Traduisez en anglais cette phrase du texte sur La Horde sauvage : « Le cinéaste, on le sait, désirait du réalisme, jusqu’à la nausée assumée du spectateur voyeur. »

TEXTE DE LA PAGE -

▼

La Horde sauvage : Angel

 

Se tirer, s’en tirer, se retirer…

Assurons-le à nouveau, au risque de (se) lasser : la violence au cinéma n’existe pas, pas même chez le spécialiste, surtout spécialisé, Sam Peckinpah. Ainsi surgit une équivalence à valeur de correspondance, voire de transcendance, toujours placée à distance, y compris en plein cœur du chaos, on va le (re)voir illico. Pour résumer, au documentaire la captation de l’exécution, au film fictif sa représentation, sa recréation, le mythe funèbre du snuff movie, puis sa déclinaison souvent conconne de torture porn, sis parmi, au milieu, à la fois défi interdit et fantasme odieux. Le cinéaste, on le sait, désirait du réalisme, jusqu’à la nausée assumée du spectateur voyeur. Pourtant, la seconde fusillade de La Horde sauvage (1969) va vite, en dépit du ralenti, vers une autre direction, celle de l’abstraction – n’en déplaise à Kathryn Bigelow, on pense donc plutôt à Pollock qu’à Goya. Durant sept minutes sidérantes, on assiste certes à une démonstration de maestria, en matière de montage et de caméra, mais pas qu’à cela. Avec sa haute technicité documentée, commentée, la scène matérielle et surréelle possède une puissance et une plénitude en définitive irréductibles aux analyses narratives, aux questions éthiques, aux points de vue politiques, il convient par conséquent de l’approcher, sans l’emprisonner, en de poche épopée, via ses caractéristiques poétiques, polyphoniques contrapuntiques. Escorté par Jerry Fielding & Lou Lombardo, compositeur, assembleur, Peckinpah improvise in situ, sur le set, dans sa tête, une séquence de collective démence, dont l’élaboration, la réalisation, la réinvention, six mois de gestation, relèvent du règne suprême de la raison. Au sein de ce massacre commencé par un égorgement à dimension méta, de ce moment à chaque instant, à chaque plan, stimulant, stupéfiant, Sam fusionne l’apollinien et le dionysiaque, la grâce et la barbaque, le suicide et le sublime, au sens kantien du terme, c’est-à-dire de beauté d’épouvante, admirable, éprouvante.

▲

ENTRÉES DE DONNÉES -

▼

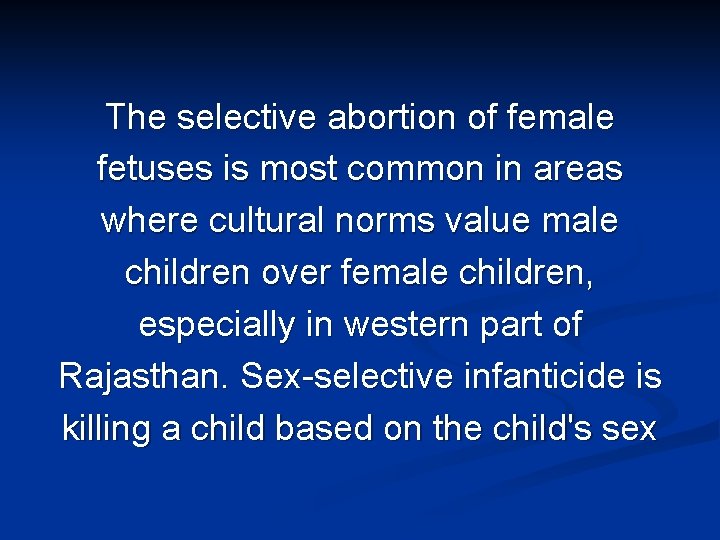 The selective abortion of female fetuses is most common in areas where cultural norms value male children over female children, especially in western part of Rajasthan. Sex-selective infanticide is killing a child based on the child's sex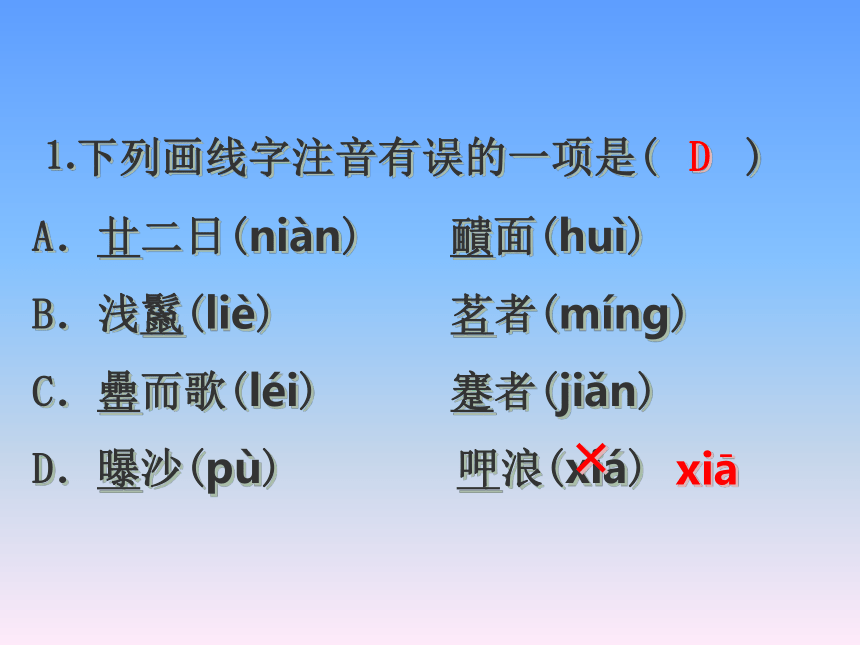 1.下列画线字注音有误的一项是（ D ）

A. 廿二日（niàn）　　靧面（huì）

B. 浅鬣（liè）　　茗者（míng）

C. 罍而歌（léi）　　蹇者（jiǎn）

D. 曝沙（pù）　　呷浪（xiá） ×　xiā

▲

RÉSULTAT ATTENDU -
The filmmaker, as we know, wanted realism, even to the point of the voyeuristic spectator's deliberate nausea.